** EXERCISE GOAL **
Take each line from the material below that includes the string "catch" and copy it.

RECORDS TO USE below:

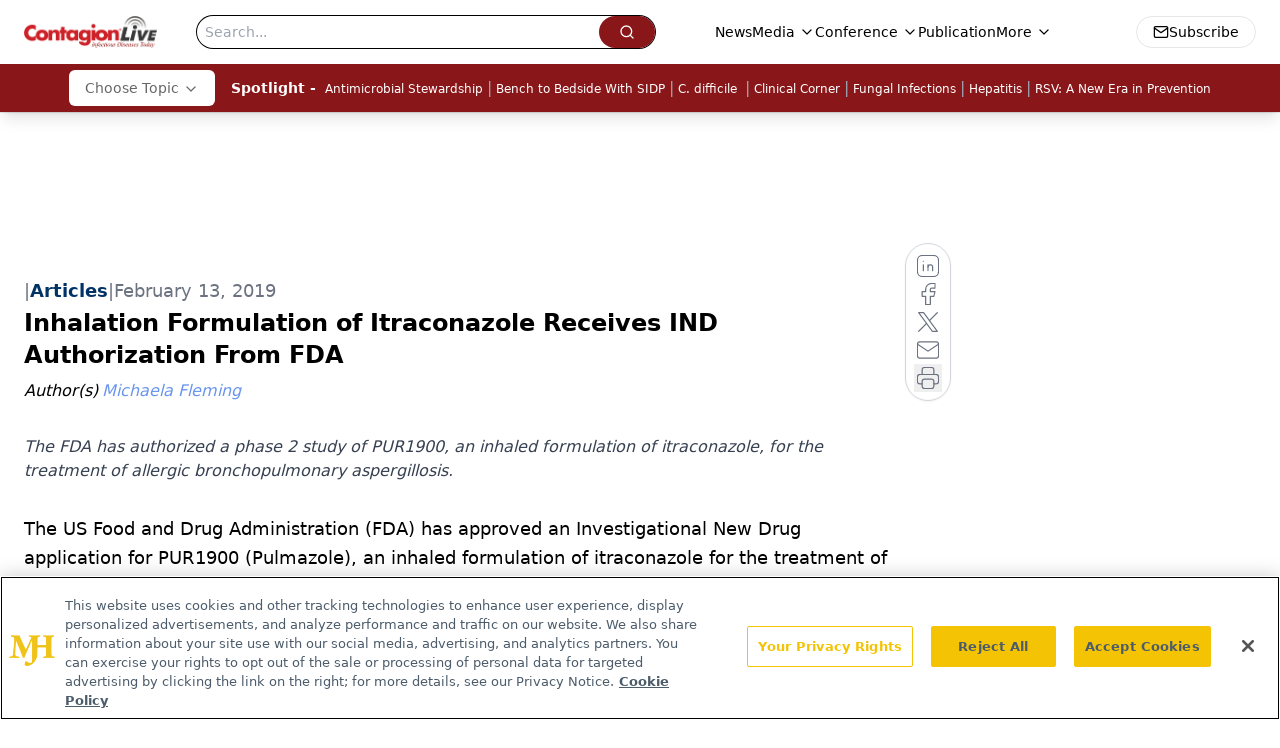

--- FILE ---
content_type: text/html; charset=utf-8
request_url: https://www.google.com/recaptcha/api2/aframe
body_size: 184
content:
<!DOCTYPE HTML><html><head><meta http-equiv="content-type" content="text/html; charset=UTF-8"></head><body><script nonce="8pXLUyPowGgv_QwNmAXv2w">/** Anti-fraud and anti-abuse applications only. See google.com/recaptcha */ try{var clients={'sodar':'https://pagead2.googlesyndication.com/pagead/sodar?'};window.addEventListener("message",function(a){try{if(a.source===window.parent){var b=JSON.parse(a.data);var c=clients[b['id']];if(c){var d=document.createElement('img');d.src=c+b['params']+'&rc='+(localStorage.getItem("rc::a")?sessionStorage.getItem("rc::b"):"");window.document.body.appendChild(d);sessionStorage.setItem("rc::e",parseInt(sessionStorage.getItem("rc::e")||0)+1);localStorage.setItem("rc::h",'1769107407829');}}}catch(b){}});window.parent.postMessage("_grecaptcha_ready", "*");}catch(b){}</script></body></html>

--- FILE ---
content_type: application/javascript
request_url: https://api.lightboxcdn.com/z9gd/43380/www.contagionlive.com/jsonp/z?cb=1769107409109&dre=l&callback=jQuery112409867294009859027_1769107409006&_=1769107409007
body_size: 1186
content:
jQuery112409867294009859027_1769107409006({"response":"[base64].[base64]","success":true,"dre":"l"});

--- FILE ---
content_type: text/plain; charset=utf-8
request_url: https://fp.contagionlive.com/q3vcDn/SJZm?q=vnFC4dZv8NpwPrIAgVP2
body_size: -57
content:
g4KHNzK4+IEZAMmwMnRYdLpzdkymlFtEXuW4Jbpo0HchdTQNiV+GavsE4wOxQZMALE6eNEUX5239z920NkOETzYVIDpbUA==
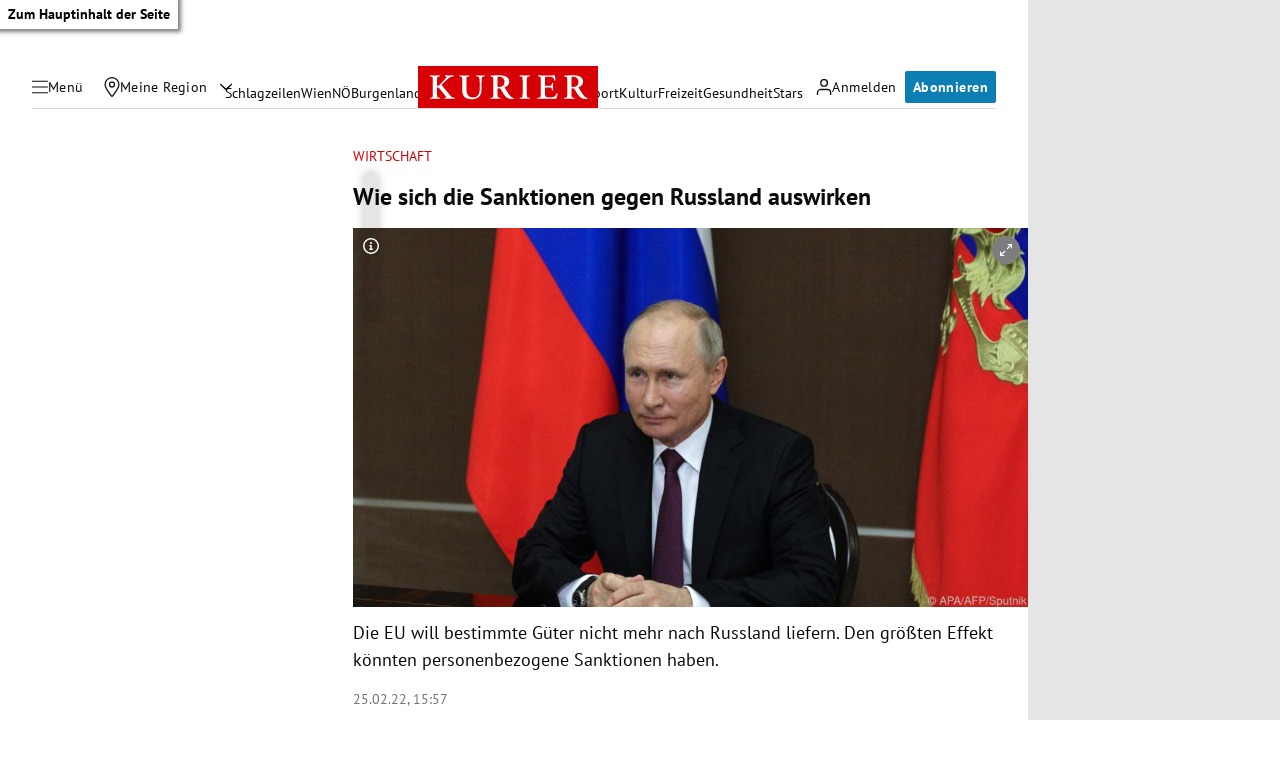

--- FILE ---
content_type: application/javascript; charset=utf-8
request_url: https://fundingchoicesmessages.google.com/f/AGSKWxVCNkQs_30mfWyNRrBK6tIbp1-j7quHUkXTAnOAwvR30XutlJI-0tk0cZtEMNbcLGmW46Ey4HkvuwxxK9MzTBSs6tRj0KDDbVinchojBBIJ1-yq_CnAm3COlqf0oIQdqtFa21EmUQ==?fccs=W251bGwsbnVsbCxudWxsLG51bGwsbnVsbCxudWxsLFsxNzY4NTUyMTg4LDkwMjAwMDAwMF0sbnVsbCxudWxsLG51bGwsW251bGwsWzcsNl0sbnVsbCxudWxsLG51bGwsbnVsbCxudWxsLG51bGwsbnVsbCxudWxsLG51bGwsMV0sImh0dHBzOi8va3VyaWVyLmF0L3dpcnRzY2hhZnQvd2llLXNpY2gtZGllLXNhbmt0aW9uZW4tZ2VnZW4tcnVzc2xhbmQtYXVzd2lya2VuLzQwMTkxODY5MiIsbnVsbCxbWzgsIk05bGt6VWFaRHNnIl0sWzksImVuLVVTIl0sWzE2LCJbMSwxLDFdIl0sWzE5LCIyIl0sWzE3LCJbMF0iXSxbMjQsIiJdLFsyOSwiZmFsc2UiXV1d
body_size: 109
content:
if (typeof __googlefc.fcKernelManager.run === 'function') {"use strict";this.default_ContributorServingResponseClientJs=this.default_ContributorServingResponseClientJs||{};(function(_){var window=this;
try{
var np=function(a){this.A=_.t(a)};_.u(np,_.J);var op=function(a){this.A=_.t(a)};_.u(op,_.J);op.prototype.getWhitelistStatus=function(){return _.F(this,2)};var pp=function(a){this.A=_.t(a)};_.u(pp,_.J);var qp=_.Zc(pp),rp=function(a,b,c){this.B=a;this.j=_.A(b,np,1);this.l=_.A(b,_.Nk,3);this.F=_.A(b,op,4);a=this.B.location.hostname;this.D=_.Dg(this.j,2)&&_.O(this.j,2)!==""?_.O(this.j,2):a;a=new _.Og(_.Ok(this.l));this.C=new _.bh(_.q.document,this.D,a);this.console=null;this.o=new _.jp(this.B,c,a)};
rp.prototype.run=function(){if(_.O(this.j,3)){var a=this.C,b=_.O(this.j,3),c=_.dh(a),d=new _.Ug;b=_.fg(d,1,b);c=_.C(c,1,b);_.hh(a,c)}else _.eh(this.C,"FCNEC");_.lp(this.o,_.A(this.l,_.Ae,1),this.l.getDefaultConsentRevocationText(),this.l.getDefaultConsentRevocationCloseText(),this.l.getDefaultConsentRevocationAttestationText(),this.D);_.mp(this.o,_.F(this.F,1),this.F.getWhitelistStatus());var e;a=(e=this.B.googlefc)==null?void 0:e.__executeManualDeployment;a!==void 0&&typeof a==="function"&&_.Qo(this.o.G,
"manualDeploymentApi")};var sp=function(){};sp.prototype.run=function(a,b,c){var d;return _.v(function(e){d=qp(b);(new rp(a,d,c)).run();return e.return({})})};_.Rk(7,new sp);
}catch(e){_._DumpException(e)}
}).call(this,this.default_ContributorServingResponseClientJs);
// Google Inc.

//# sourceURL=/_/mss/boq-content-ads-contributor/_/js/k=boq-content-ads-contributor.ContributorServingResponseClientJs.en_US.M9lkzUaZDsg.es5.O/d=1/exm=ad_blocking_detection_executable,kernel_loader,loader_js_executable/ed=1/rs=AJlcJMzanTQvnnVdXXtZinnKRQ21NfsPog/m=cookie_refresh_executable
__googlefc.fcKernelManager.run('\x5b\x5b\x5b7,\x22\x5b\x5bnull,\\\x22kurier.at\\\x22,\\\x22AKsRol_3F_H_o1wlTOf-pLNkMQ2Tk7wGrKOG4eh6gja77-5T_iPwpy8tzEw5BwVIxQcTsGMegdzh2l4ozv56cP9gQukrC9PiZG8gtrmCEbjSvwHbjmmBeQaIRmJIb8nTxDmD08dNNjz0x0WpPCQxEYeP83UGa8YRxg\\\\u003d\\\\u003d\\\x22\x5d,null,\x5b\x5bnull,null,null,\\\x22https:\/\/fundingchoicesmessages.google.com\/f\/AGSKWxWkQKkF7pfgozGhzGPZ4OZjN7jrJbYk2qJ8AsEh7uLYule_i5QbhWcbAlTEtSXTBt-BW79Sn1kmi_YL5w4Lo1BVuPRBoLWW9kQd2_Y2cjsfaySxjMYGtflBElaSCuCg9uWB7EHWCQ\\\\u003d\\\\u003d\\\x22\x5d,null,null,\x5bnull,null,null,\\\x22https:\/\/fundingchoicesmessages.google.com\/el\/AGSKWxWuEYtUe7B-UsL3C_8smH3j9H3DdxVIBBaMX9RUXSA2lTn7JtnWGMwzf36az15L_4vd9bqB-DlMrt1e54EtNGn1yJqzMncls0vsr1mp7jSewT7ZJfMIpWEmBeD4uQ5QkNE1Xs517g\\\\u003d\\\\u003d\\\x22\x5d,null,\x5bnull,\x5b7,6\x5d,null,null,null,null,null,null,null,null,null,1\x5d\x5d,\x5b3,1\x5d\x5d\x22\x5d\x5d,\x5bnull,null,null,\x22https:\/\/fundingchoicesmessages.google.com\/f\/AGSKWxXoYUBsyBWv4AlRBEIorLuKrnqi1OGxGKIWbRELMyN8pI0OWv2LKACORYJfAMApnM4gyy7ady4G6zRCcLwJXIaRP-ewK655Jmw03pQktVBUkditiw2daNEotgaRO3Djb52GPtTmDQ\\u003d\\u003d\x22\x5d\x5d');}

--- FILE ---
content_type: application/javascript; charset=utf-8
request_url: https://fundingchoicesmessages.google.com/f/AGSKWxW_X8_tM5VpTGbv3KnyFh0rNa4PcsNRJezj_am3tjtHMok83FOYhr1zk0xUpU2StixrtnAATeQQ921k1SoppR7swr0ZcxXjXGR3IF8ZyRVLU8zT54yR7ycvMfLXbHgz9JAN-b0qlJ7Yj-HHagiAjMRnNxyAToyla4TM-OpwXqOk3xkcKrCtHC2ge0hs/_/dfp_delivery.js/adsheader.-ad-button-/ext_ads./ads/sky_
body_size: -1290
content:
window['202e8ca2-19b4-43e0-89ba-309708c5feff'] = true;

End of RECORDS TO USE.

** SOLUTION FOR THIS PROBLEM **
<!DOCTYPE HTML><html><head><meta http-equiv="content-type" content="text/html; charset=UTF-8"></head><body><script nonce="8pXLUyPowGgv_QwNmAXv2w">/** Anti-fraud and anti-abuse applications only. See google.com/recaptcha */ try{var clients={'sodar':'https://pagead2.googlesyndication.com/pagead/sodar?'};window.addEventListener("message",function(a){try{if(a.source===window.parent){var b=JSON.parse(a.data);var c=clients[b['id']];if(c){var d=document.createElement('img');d.src=c+b['params']+'&rc='+(localStorage.getItem("rc::a")?sessionStorage.getItem("rc::b"):"");window.document.body.appendChild(d);sessionStorage.setItem("rc::e",parseInt(sessionStorage.getItem("rc::e")||0)+1);localStorage.setItem("rc::h",'1769107407829');}}}catch(b){}});window.parent.postMessage("_grecaptcha_ready", "*");}catch(b){}</script></body></html>
}catch(e){_._DumpException(e)}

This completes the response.